Records for processing Start Marker
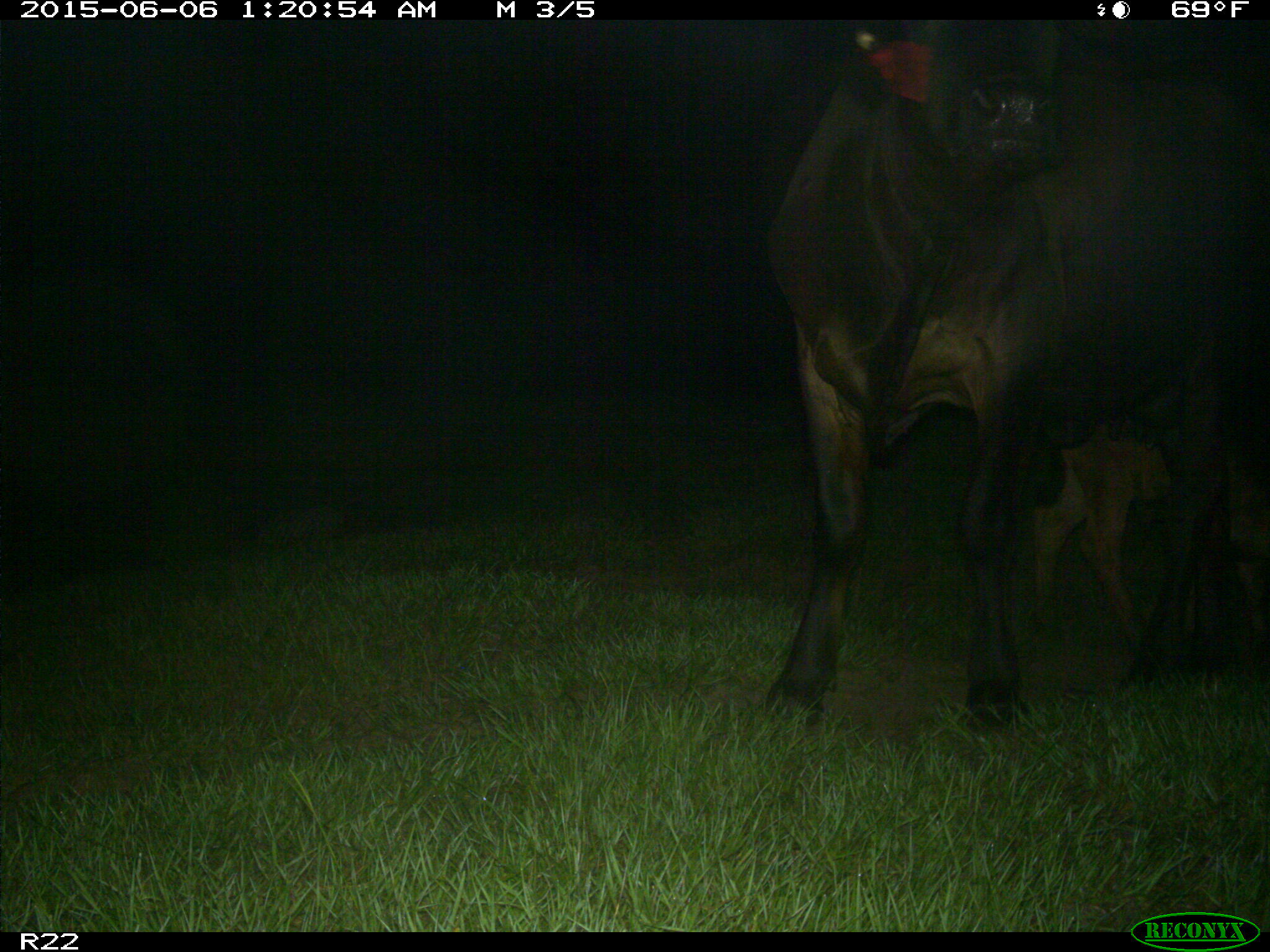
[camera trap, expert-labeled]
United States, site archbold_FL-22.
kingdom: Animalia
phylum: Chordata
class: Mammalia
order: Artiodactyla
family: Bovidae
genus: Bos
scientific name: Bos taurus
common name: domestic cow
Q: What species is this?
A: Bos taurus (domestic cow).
Records for processing End Marker
Records for processing Start Marker
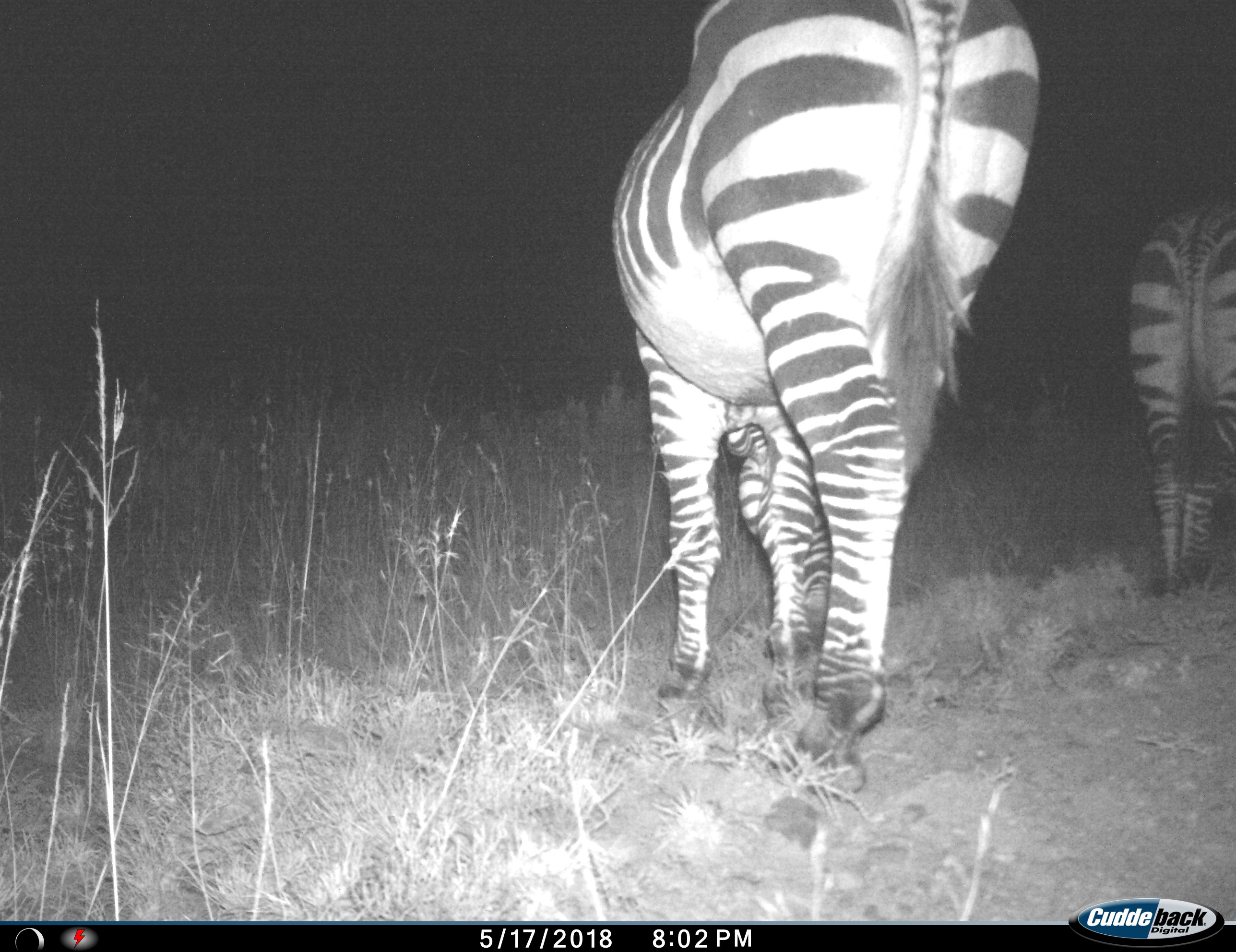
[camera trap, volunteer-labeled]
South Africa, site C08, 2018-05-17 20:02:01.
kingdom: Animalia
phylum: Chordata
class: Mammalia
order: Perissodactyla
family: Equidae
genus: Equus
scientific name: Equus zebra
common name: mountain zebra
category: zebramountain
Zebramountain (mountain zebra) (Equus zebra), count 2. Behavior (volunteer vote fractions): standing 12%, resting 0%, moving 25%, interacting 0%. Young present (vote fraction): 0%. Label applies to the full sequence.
Records for processing End Marker
Task prompt
Among the entries above, the line containing "order: Perissodactyla", the line containing "common name: mountain zebra", and all lines between them are to be restated word for word; nothing else belongs in the reply.

Exercise output
order: Perissodactyla
family: Equidae
genus: Equus
scientific name: Equus zebra
common name: mountain zebra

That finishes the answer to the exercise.